Respuestas oficiales y nuevas preguntas
Frente a las revelaciones, Presidencia de la República emitió un comunicado afirmando que "todo contacto de inteligencia se permitió para traer a Marín a Colombia" y que algunos agentes "aprovecharon eso para pedir dinero, lo cual no es permitido". Por su parte, Jorge Alberto Lemus defendió sus acciones argumentando que "el Ejecutivo puede hacer contactos con el defensor de un criminal".
Sin embargo, las preguntas que surgen son numerosas y preocupantes:
- ¿Por qué el gobierno optó por enviar emisarios en lugar de establecer diálogos diplomáticos formales con España y Portugal?
- ¿Por qué no se han utilizado los mecanismos diplomáticos para evitar que Marín reciba asilo en países aliados?
- ¿Dónde está el video de la supuesta devolución de los 500 millones de pesos mencionados en las investigaciones?
- ¿Por qué la Casa de Nariño parece impotente frente a esta situación o muestra desidia?
Transparencia y justicia en entredicho
Lo que queda en evidencia tras estas revelaciones es la manera poco transparente como la administración Petro ha manejado los contactos con "Papá Pitufo", eludiendo en ocasiones el rol formal de la justicia colombiana.
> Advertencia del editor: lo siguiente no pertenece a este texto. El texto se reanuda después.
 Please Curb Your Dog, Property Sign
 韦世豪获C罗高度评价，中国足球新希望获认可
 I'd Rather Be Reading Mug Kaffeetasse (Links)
Mientras agentes de inteligencia supuestamente intentaron extorsionar al contrabandista, las autoridades no han logrado avanzar en su extradición mediante canales oficiales.
La necesidad de que Diego Marín Buitrago regrese a Colombia y declare todo lo que sabe se hace cada vez más urgente, especialmente si su testimonio podría involucrar a miembros de la actual administración. La ciudadanía merece explicaciones contundentes y acciones concretas que vayan más allá de las justificaciones ofrecidas hasta el momento.
La falta de resultados tangibles en este caso plantea serias dudas sobre la eficacia de los métodos empleados y la voluntad política para enfrentar redes de corrupción que, según las investigaciones, podrían tener ramificaciones dentro del mismo gobierno.